About this task.
Leave every picture out and print exactly the lines that run from the one containing "Country Road Fall" to the end of the listing.

========================================================================

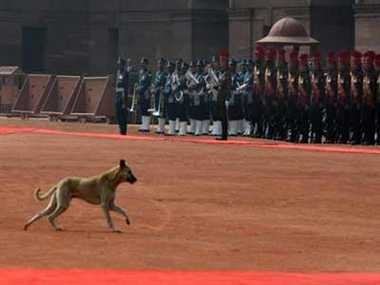 A stray dog sneaks in before the ceremonial reception of President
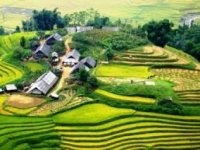 Home - Hanoi - Ninh Binh - Halong - Sapa - Duong Lam [saving nearly 4 million]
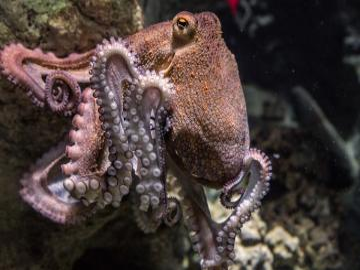 Octopus - The octopus is in full swing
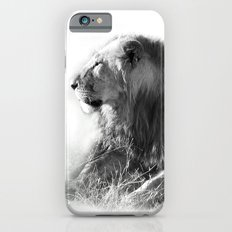 Lion in the Sunshine Slim Case iPhone 6s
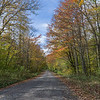 Country Road Fall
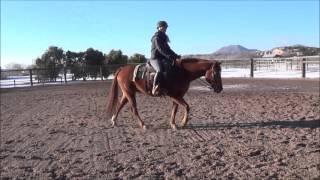 """""""Nonstop Red Hancock"""" 2006 Sorrel 15.2 hand Quarter Horse Gelding"""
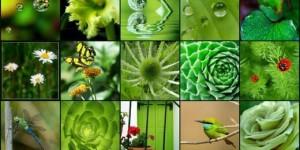 All Green Gardening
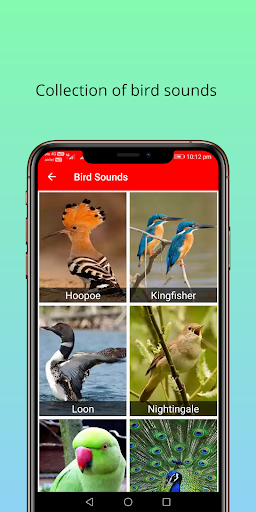 150 Animal Sounds 310 screenshots 3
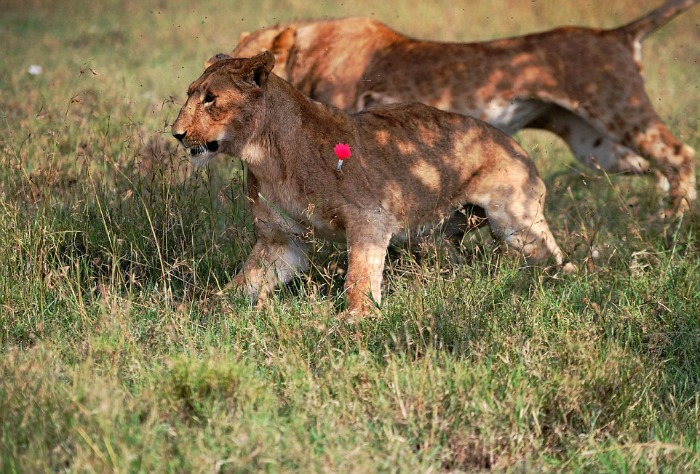 lioness hit by a tranquilizer dart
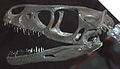 Saurornitholestes langstoni skull.jpg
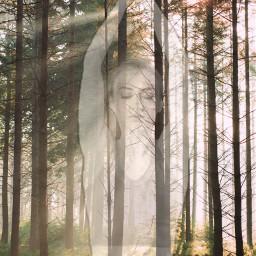 freetoedit meditation mindfulness yoga forest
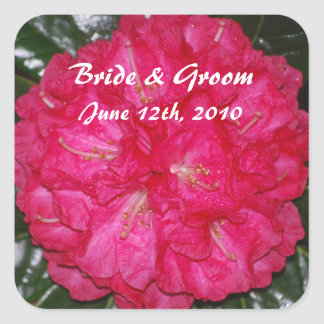 Hot Pink Rhododendron Bride & Groom Stickers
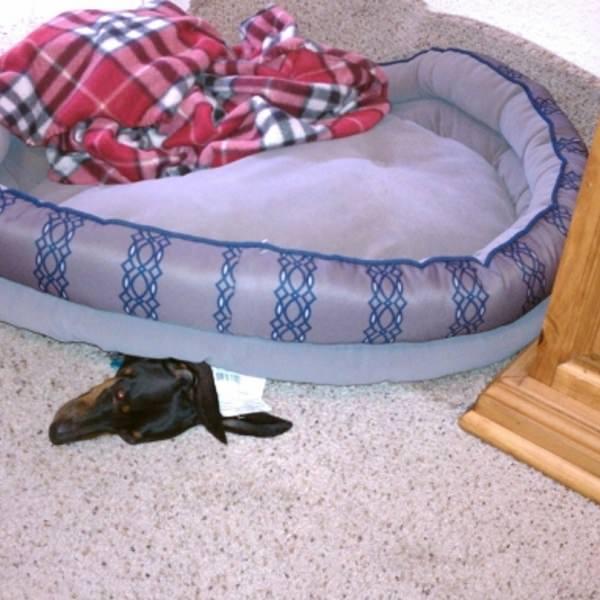 dog funny sleeping dog
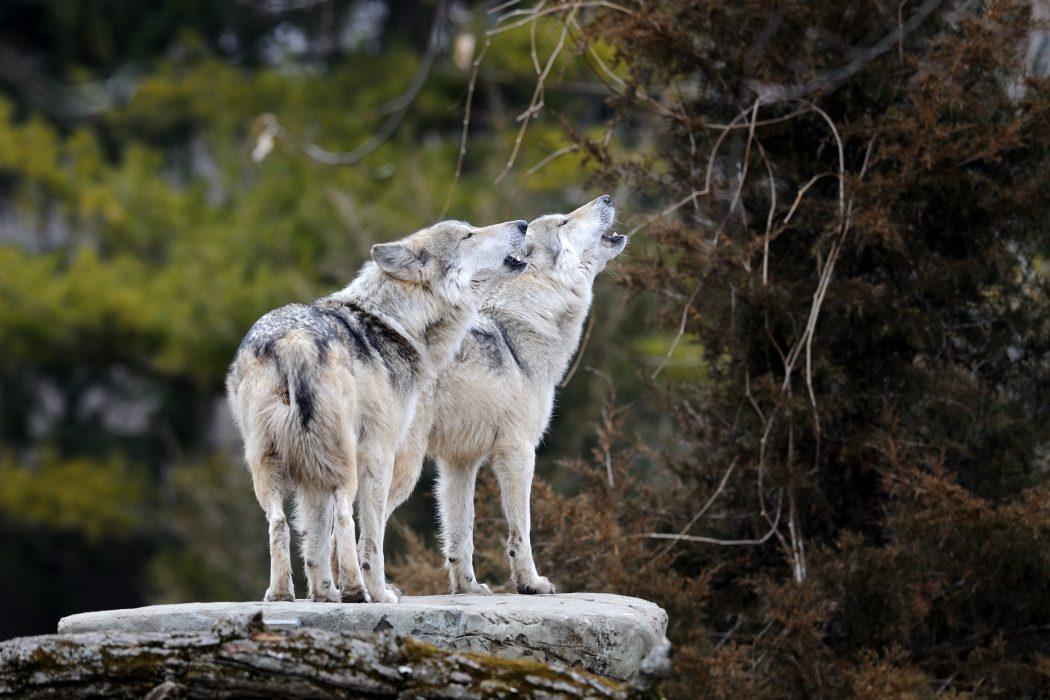 Continúa En Peligro De Extinción El Lobo Mexicano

========================================================================

Answer.
 Country Road Fall
 """""""Nonstop Red Hancock"""" 2006 Sorrel 15.2 hand Quarter Horse Gelding"""
 All Green Gardening
 150 Animal Sounds 310 screenshots 3
 lioness hit by a tranquilizer dart
 Saurornitholestes langstoni skull.jpg
 freetoedit meditation mindfulness yoga forest
 Hot Pink Rhododendron Bride & Groom Stickers
 dog funny sleeping dog
 Continúa En Peligro De Extinción El Lobo Mexicano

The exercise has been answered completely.